▶ _To be done_: Swap "beaded bracelet" for "silver bracelet" in everything from the line containing "How far is the neon" down to the line containing "755 centimetres", and return only those lines with nothing else altered.

■ ■ ■

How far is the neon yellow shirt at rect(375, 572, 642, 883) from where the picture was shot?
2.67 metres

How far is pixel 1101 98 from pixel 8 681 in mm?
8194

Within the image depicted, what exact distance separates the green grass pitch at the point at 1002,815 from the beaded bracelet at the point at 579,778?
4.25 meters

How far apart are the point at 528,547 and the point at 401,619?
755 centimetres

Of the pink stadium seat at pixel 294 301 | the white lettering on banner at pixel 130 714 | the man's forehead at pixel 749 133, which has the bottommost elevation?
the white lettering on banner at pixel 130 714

■ ■ ■

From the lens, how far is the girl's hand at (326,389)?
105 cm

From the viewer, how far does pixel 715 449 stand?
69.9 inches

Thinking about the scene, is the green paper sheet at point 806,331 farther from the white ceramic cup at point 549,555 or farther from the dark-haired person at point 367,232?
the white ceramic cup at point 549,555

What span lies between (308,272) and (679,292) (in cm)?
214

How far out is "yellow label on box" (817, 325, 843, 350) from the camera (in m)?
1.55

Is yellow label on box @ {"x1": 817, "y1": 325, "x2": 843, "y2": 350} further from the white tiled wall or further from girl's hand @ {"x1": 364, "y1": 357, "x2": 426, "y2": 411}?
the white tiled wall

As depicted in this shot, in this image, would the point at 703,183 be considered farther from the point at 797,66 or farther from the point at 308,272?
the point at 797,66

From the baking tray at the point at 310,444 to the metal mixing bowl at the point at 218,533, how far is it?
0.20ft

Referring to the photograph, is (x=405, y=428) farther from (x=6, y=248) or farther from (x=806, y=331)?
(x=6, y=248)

■ ■ ■

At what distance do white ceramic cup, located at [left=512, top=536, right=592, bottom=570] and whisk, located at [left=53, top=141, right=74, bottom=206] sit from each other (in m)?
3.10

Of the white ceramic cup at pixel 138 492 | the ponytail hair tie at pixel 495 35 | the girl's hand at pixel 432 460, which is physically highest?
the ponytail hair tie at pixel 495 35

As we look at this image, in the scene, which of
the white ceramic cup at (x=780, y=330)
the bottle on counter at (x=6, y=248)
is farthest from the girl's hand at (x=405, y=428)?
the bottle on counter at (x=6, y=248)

■ ■ ■

▶ _Result below_:
How far is the neon yellow shirt at rect(375, 572, 642, 883) from where the picture was shot?
2.67 metres

How far is pixel 1101 98 from pixel 8 681 in mm?
8194

Within the image depicted, what exact distance separates the green grass pitch at the point at 1002,815 from the silver bracelet at the point at 579,778?
4.25 meters

How far apart are the point at 528,547 and the point at 401,619?
755 centimetres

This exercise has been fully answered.